CENTER FOR HUMAN RIGHTS AT TRINITY LAW SCHOOL


The Center for Human Rights is a research, education, and advocacy center for the promotion and protection of international human rights. It is the Center’s mission to defend the Christian basis for human rights and make justice the prevailing condition in our world through research and educational facilities, classroom instruction, career development, and opportunities for participation in lectures, conferences, and seminars. Along with several human rights courses at Trinity Law School in Santa Ana, the Center sponsors international courses in Europe and Cambodia.
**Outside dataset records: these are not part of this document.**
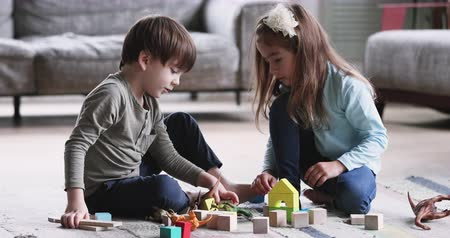 zabawka : Two cute kids preschoolers brother and sister helping building of wooden blocks together sit on floor carpet, 2 friendly small children siblings boy with girl talking playing toys game in living room Wideo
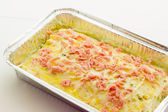 Lasagna with ham and pistachios ready to bake — Stok fotoğraf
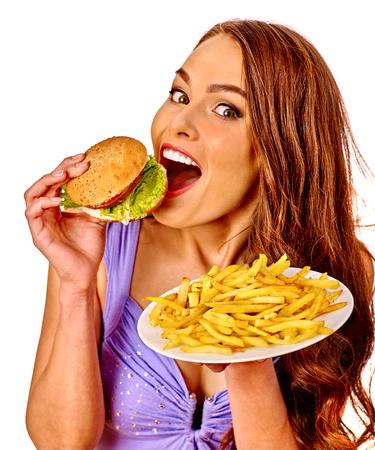 HAMBURGUESA: Muchacha que come la hamburguesa y patatas fritas. Concepto de la comida rápida.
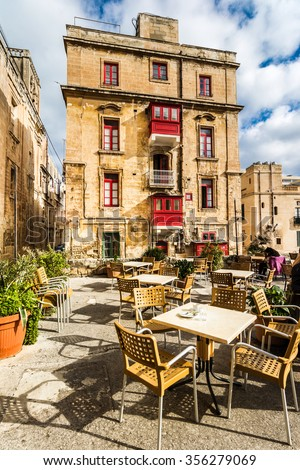 Street cafe in Malta outdoor with tables and chairs and beautiful building behind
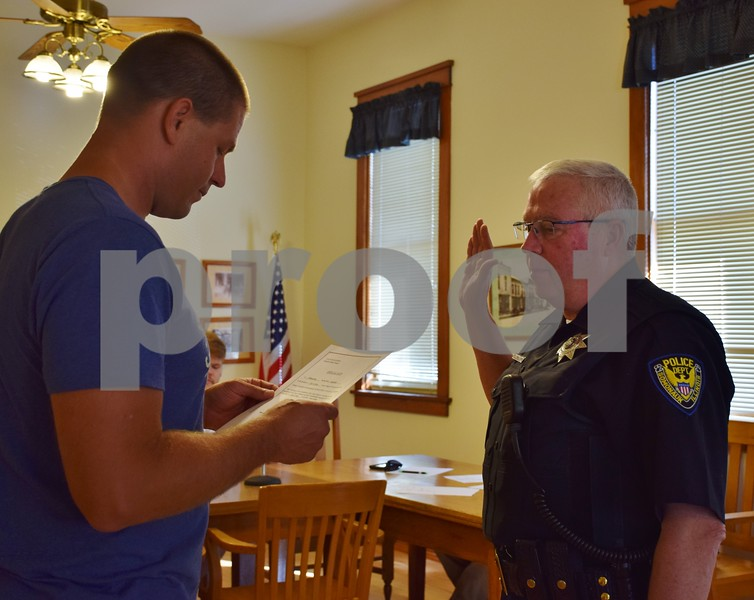 Bill King is sworn in Wednesday as Somonauk's interim police chief during the Somonauk Village Board meeting. Current Police Chief Richard Smith will retire at the end of the month, and King will run the department until December, when a new chief will be appointed. Smith has been a patrolman for the Somonauk Police Department for three years and was the interim police chief in Sandwich from 2010 to 2013.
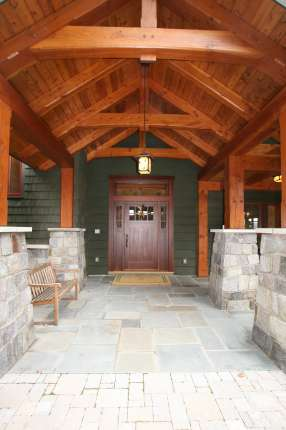 Timber frame entry porch with custom door.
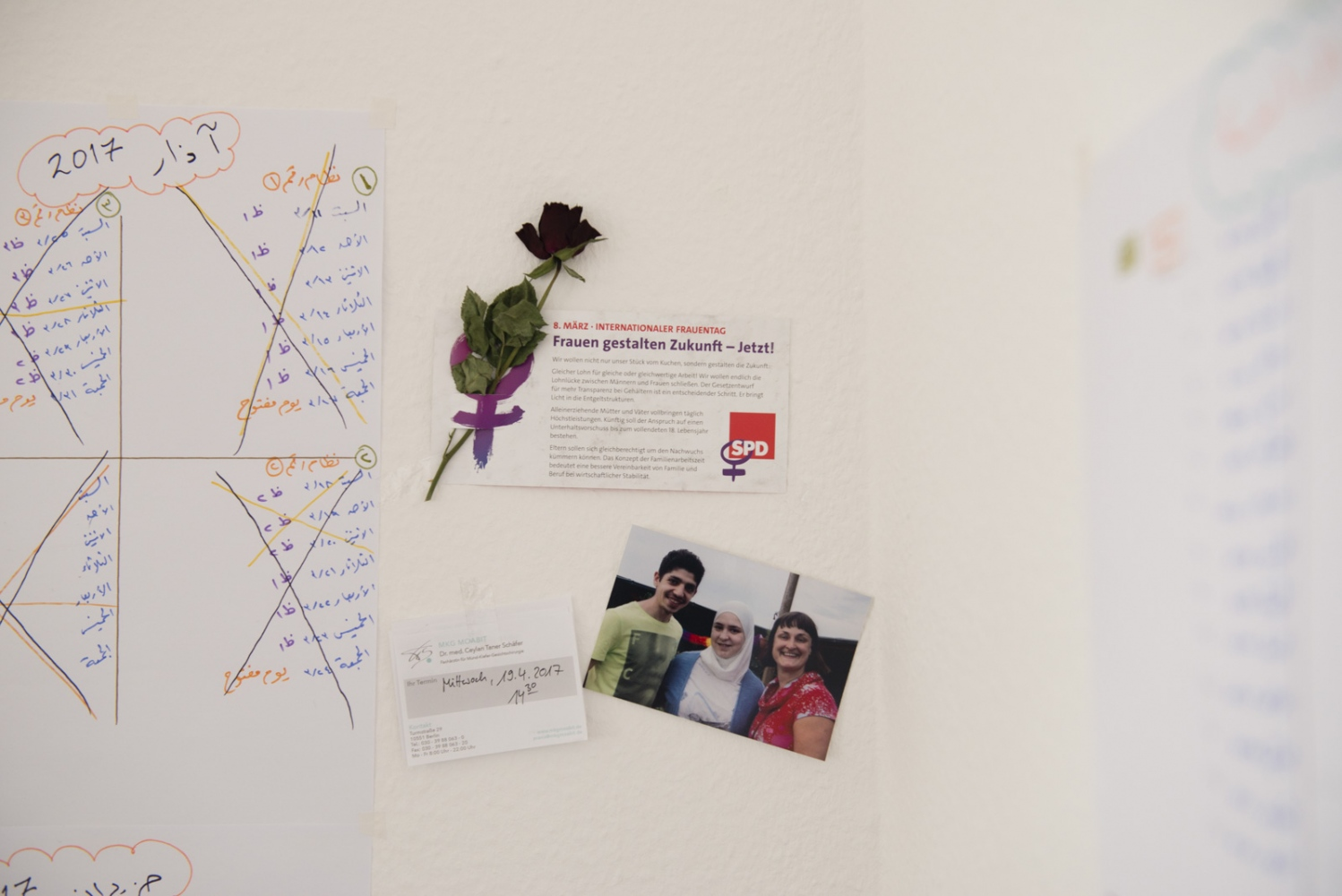 BERLIN| GERMANY | 2017-04-11 | Notes, photos and a studying calendar on the wall of Amani and Maher's study room. Amani (32) had to flee Damascus alongside his best friend at the time, Maher (24), to leave a troubled past behind in Damascus. Maher propose to Amani despite the unusual age gap and her previous marriage and the couple got married in Istanbul. Upon arriving in Germany, Amani restored a new life and gave birth to Kareem in Nov 2016. The couple are now settled in Lichtenberg, Berlin.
EUROPE Offered each July in The Hague, Netherlands and Strasbourg, France, the Summer Human Rights Institute is an advanced course in international and comparative human rights law taught by leading academics and practitioners from around the world. Students learn about international and regional human rights systems, and examine the most important human rights issues from a Christian perspective. Students also visit human rights courts and other sites that contribute to the modern view of human rights law. CAMBODIA The Winter Human Rights Program is offered each winter in Phnom Penh and Siem Reap, Cambodia. Through this course, students learn about the fight against human trafficking through economic development during a time of government evolution. Additionally, students learn about the Cambodian genocide through visits to the S-21 Prison, the Killing Fields, and the Cambodian Tribunal, where they watch the prosecution of Khmer Rouge perpetrators. Students also have the opportunity to return in the summer to intern with an NGO.